10 Days to Showtime

With only a week and a half until the Local Production and Technology Transfer workshops in Africa, we are kicking into high gear (even more than usual) to get everything ready.

Just to recap, the workshops are meant to be capacity building events during which all different stakeholders in medical devices can come together to increase awareness of the technology transfer process and create a plan of action to increase access to priority medical devices. These workshops will take place in Nigeria, Tanzania, Ethiopia, and South Africa, and each will be geared towards the local needs of the individual country.

Recently, my supervisor and I have been working on making sure that these workshops will allow for all the local participants to be actively involved. This means revising the agendas and letting local experts in various areas take the stage more than the representative from WHO headquarters. Although we have here at HQ a lot of valuable information and resources on things like regulatory processes and health technology assessment, we have agreed that the solutions to the problems these countries face with respect to medical devices can found in the individual countries—not necessarily in one of our publications. So we are very excited to collaborate with people from all different fields (nurses, doctors, Patent Office, Ministry of Health, researchers, manufacturers, etc.) on the relevant topics.

The new agenda will allow for local participants to discuss topics such as procurement, maintenance, intellectual property, technology transfer, business development, and more, and there will hopefully be a lot of open dialogue throughout the workshop.

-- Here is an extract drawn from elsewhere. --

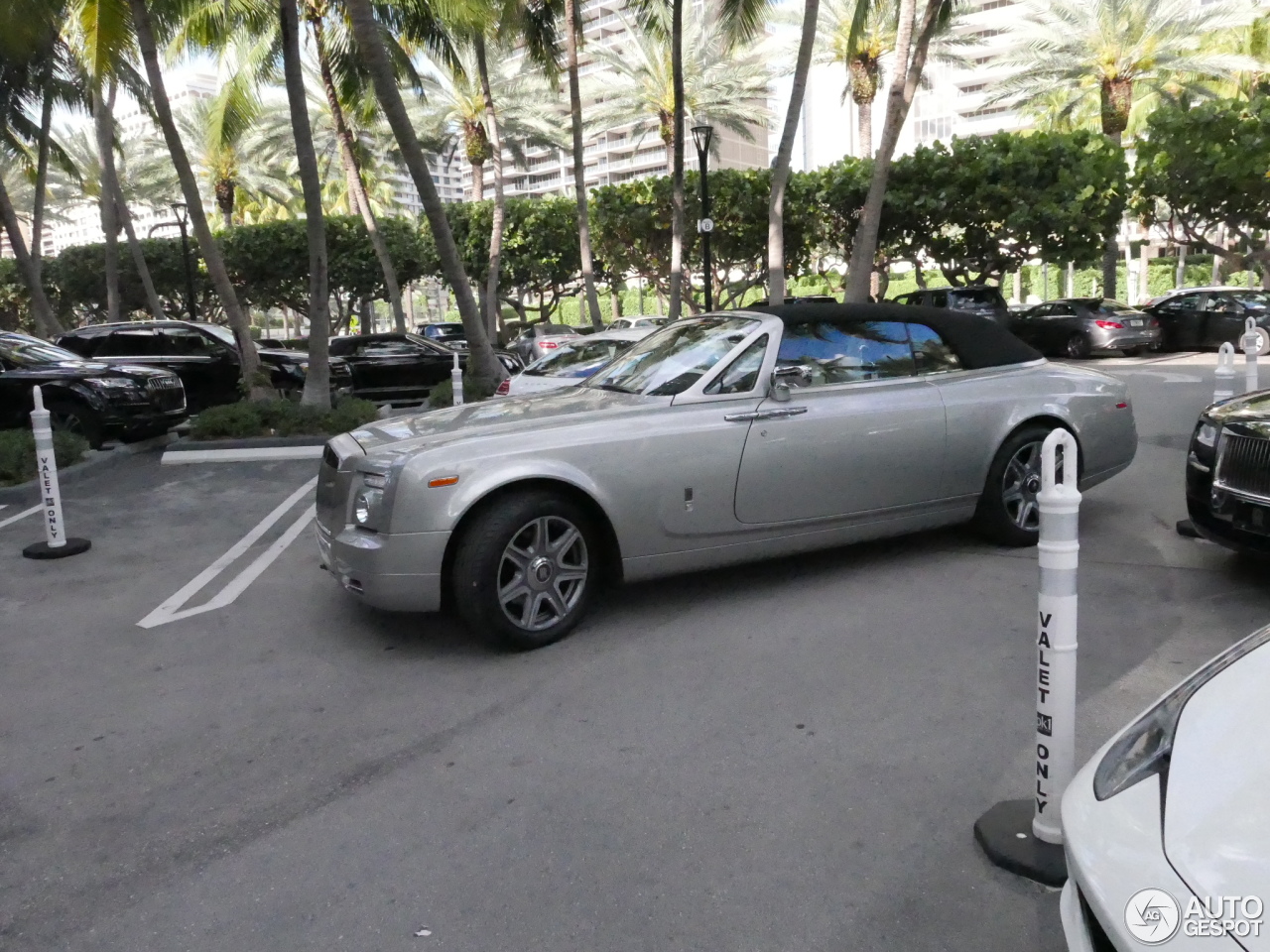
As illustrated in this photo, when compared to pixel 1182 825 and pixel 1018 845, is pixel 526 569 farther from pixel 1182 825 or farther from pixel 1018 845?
pixel 1182 825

On the second day, medical device innovators will get the chance to present on their work and other participants will also get to present on medical devices that may not even exist yet, simply presenting ideas that could benefit the country based on their own observations and experience. We are even inviting innovators we met at the EPFL conference in Lausanne earlier in the summer.

Besides logistics and travel arrangements, I am also working a lot on the LPTT report to try and make it as complete as possible before the workshops take place. Earlier in my internship, I learned a lot about the project and about local production of medical devices just by editing sections of the draft of the report and working with the data analysis. Over a month later, I feel really attached to this project already, and I am really enjoying writing new sections of the report. After the workshops, we will be able to add the outcomes of the workshops and complete the country profiles, which describe the context of the medical device industry in each country.

Even with tons of projects and publications to be tackled, our small group manages to make so much progress each day. Being in the office with others in the late evening when everyone should be home eating dinner or watching the World Cup is when I realize how much everyone here really cares about the work we do. I recently attended an inter-cluster meeting on in vitro diagnostics, and we started by going around the room and introducing ourselves and what area we work in. People would say things like “prequalification of diagnostic devices” or “medical device dossiers”. And the members from our unit simply say “medical devices”…Sometimes I think it would easier to have a narrower scope to focus in on, but then it would not be nearly as exciting!